Skip to content

Supervisor::terminate() removes repository entry before stopping processes, causing false orphan detection #1740

@JoshSalway

Description

@JoshSalway

Description

Supervisor::terminate() calls SupervisorRepository::forget() before terminating its worker processes. During the shutdown window, the still-running workers become invisible to ProcessInspector::monitoring() and can be incorrectly flagged as orphans by horizon:purge, which force-kills them — potentially interrupting jobs mid-execution.

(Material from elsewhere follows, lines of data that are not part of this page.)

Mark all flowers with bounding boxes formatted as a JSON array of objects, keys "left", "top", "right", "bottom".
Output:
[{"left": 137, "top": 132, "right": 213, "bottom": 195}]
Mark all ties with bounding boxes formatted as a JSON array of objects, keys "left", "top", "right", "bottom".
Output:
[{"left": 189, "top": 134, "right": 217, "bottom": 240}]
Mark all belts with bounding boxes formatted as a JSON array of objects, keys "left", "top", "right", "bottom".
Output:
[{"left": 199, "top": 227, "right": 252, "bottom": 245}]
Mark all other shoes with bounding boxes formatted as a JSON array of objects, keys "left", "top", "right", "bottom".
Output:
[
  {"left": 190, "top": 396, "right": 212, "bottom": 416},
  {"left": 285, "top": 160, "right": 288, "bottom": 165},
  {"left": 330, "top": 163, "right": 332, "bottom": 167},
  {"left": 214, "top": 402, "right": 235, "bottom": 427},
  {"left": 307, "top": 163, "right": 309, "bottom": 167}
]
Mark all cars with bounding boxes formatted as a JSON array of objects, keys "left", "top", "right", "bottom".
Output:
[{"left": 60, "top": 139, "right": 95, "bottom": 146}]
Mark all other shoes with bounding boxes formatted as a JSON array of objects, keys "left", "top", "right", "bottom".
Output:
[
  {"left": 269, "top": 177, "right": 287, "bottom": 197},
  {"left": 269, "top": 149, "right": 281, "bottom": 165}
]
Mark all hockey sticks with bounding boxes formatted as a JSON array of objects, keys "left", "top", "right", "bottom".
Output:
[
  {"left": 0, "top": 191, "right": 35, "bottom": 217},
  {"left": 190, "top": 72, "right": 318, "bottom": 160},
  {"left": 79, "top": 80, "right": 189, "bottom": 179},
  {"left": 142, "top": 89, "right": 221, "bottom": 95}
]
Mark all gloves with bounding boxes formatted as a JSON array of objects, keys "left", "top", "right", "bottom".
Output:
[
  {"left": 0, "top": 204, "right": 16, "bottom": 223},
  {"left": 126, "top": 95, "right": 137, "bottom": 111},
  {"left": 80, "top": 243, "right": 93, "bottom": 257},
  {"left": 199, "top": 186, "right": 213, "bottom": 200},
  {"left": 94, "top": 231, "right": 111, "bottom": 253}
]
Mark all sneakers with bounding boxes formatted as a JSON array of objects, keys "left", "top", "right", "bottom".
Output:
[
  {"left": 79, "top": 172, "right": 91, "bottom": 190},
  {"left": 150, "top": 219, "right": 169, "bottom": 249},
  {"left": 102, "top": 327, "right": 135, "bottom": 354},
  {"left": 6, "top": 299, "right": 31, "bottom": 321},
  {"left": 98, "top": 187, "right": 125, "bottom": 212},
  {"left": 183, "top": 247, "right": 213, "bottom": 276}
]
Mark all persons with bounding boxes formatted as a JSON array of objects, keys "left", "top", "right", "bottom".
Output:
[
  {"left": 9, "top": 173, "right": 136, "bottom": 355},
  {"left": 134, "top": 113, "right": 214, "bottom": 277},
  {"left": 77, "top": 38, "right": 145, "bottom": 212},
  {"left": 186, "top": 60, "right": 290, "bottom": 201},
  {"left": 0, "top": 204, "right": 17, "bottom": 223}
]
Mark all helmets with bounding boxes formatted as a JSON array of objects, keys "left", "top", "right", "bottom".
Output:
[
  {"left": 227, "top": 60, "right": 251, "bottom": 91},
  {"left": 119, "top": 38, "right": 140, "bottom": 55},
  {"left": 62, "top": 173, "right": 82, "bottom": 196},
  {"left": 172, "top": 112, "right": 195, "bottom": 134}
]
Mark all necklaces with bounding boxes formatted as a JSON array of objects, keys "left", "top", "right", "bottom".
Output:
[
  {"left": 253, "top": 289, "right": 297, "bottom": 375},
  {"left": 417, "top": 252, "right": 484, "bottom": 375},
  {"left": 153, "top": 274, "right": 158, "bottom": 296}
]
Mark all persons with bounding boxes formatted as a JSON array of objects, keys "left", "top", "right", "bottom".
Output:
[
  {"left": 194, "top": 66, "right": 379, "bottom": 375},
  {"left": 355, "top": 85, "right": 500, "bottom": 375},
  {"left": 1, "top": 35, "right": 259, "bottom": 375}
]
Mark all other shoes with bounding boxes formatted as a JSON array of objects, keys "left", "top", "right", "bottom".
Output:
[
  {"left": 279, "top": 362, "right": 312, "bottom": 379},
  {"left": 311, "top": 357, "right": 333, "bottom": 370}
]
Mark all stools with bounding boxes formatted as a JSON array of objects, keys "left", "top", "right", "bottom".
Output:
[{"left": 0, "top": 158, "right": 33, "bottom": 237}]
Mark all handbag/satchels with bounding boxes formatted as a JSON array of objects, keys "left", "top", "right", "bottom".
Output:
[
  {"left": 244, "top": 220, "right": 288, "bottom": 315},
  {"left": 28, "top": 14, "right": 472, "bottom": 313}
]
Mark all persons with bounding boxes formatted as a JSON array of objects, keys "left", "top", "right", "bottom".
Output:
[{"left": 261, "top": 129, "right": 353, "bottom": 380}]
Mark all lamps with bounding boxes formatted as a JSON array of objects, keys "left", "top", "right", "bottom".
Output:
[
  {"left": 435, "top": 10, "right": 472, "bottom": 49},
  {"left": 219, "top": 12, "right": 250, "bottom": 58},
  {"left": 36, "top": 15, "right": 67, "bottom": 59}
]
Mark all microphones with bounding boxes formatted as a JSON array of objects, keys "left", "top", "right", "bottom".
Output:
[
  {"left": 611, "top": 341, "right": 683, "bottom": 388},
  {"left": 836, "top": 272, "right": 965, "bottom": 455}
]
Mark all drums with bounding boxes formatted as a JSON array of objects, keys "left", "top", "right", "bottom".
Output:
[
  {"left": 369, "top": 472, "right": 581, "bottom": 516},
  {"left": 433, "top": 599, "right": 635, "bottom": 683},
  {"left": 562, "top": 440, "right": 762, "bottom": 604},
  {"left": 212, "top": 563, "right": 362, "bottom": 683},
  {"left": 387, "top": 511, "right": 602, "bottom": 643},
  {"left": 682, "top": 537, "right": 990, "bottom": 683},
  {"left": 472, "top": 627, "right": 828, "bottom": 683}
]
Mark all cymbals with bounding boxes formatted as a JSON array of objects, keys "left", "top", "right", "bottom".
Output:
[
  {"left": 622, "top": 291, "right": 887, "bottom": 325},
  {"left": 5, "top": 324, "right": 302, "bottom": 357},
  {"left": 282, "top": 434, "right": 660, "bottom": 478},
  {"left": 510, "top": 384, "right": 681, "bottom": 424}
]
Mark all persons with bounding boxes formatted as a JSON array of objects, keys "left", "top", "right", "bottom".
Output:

The code (src/Supervisor.php)

public function terminate($status = 0)
{
    $this->working = false;

    // Repository entry removed HERE — workers are now invisible
    app(SupervisorRepository::class)->forget($this->name);

    // But processes are terminated AFTER
    $this->processPools->each(function ($pool) {
        $pool->processes()->each(function ($process) {
            $process->terminate();
        });
    });

    // Waits for graceful shutdown (can take minutes for long-running jobs)
    if ($this->shouldWait()) {
        while ($this->processPools->map->runningProcesses()->collapse()->count()) {
            sleep(1);
        }
    }

    $this->exit($status);
}

The problem

  1. forget() removes the supervisor from Redis
  2. ProcessInspector::monitoring() builds the "known process" list from SupervisorRepository::all() — this supervisor's PID is now missing
  3. Worker processes are still running (not yet terminated, or terminating gracefully)
  4. horizon:purge calls ProcessInspector::orphaned() which computes current PIDs - known PIDs
  5. The still-running workers appear as orphans and get SIGTERM/SIGKILL

When shouldWait() is true (graceful shutdown), the window can be significant — workers processing long-running jobs could be waiting minutes to finish, during which they're flagged as orphans.

How this was found

During a codebase review examining the interaction between Supervisor::terminate(), ProcessInspector, and horizon:purge. The comment in the code says "mark this supervisor as terminating" but forget() doesn't mark it — it completely removes it.

Suggested fix

Move forget() to after processes have stopped:

public function terminate($status = 0)
{
    $this->working = false;

    $this->processPools->each(function ($pool) {
        $pool->processes()->each(function ($process) {
            $process->terminate();
        });
    });

    if ($this->shouldWait()) {
        while ($this->processPools->map->runningProcesses()->collapse()->count()) {
            sleep(1);
        }
    }

    app(SupervisorRepository::class)->forget($this->name);

    $this->exit($status);
}

Impact

During deployments or restarts, workers can be force-killed mid-job instead of completing gracefully. This is especially problematic when fast_termination is disabled (the default) and jobs take a long time to process.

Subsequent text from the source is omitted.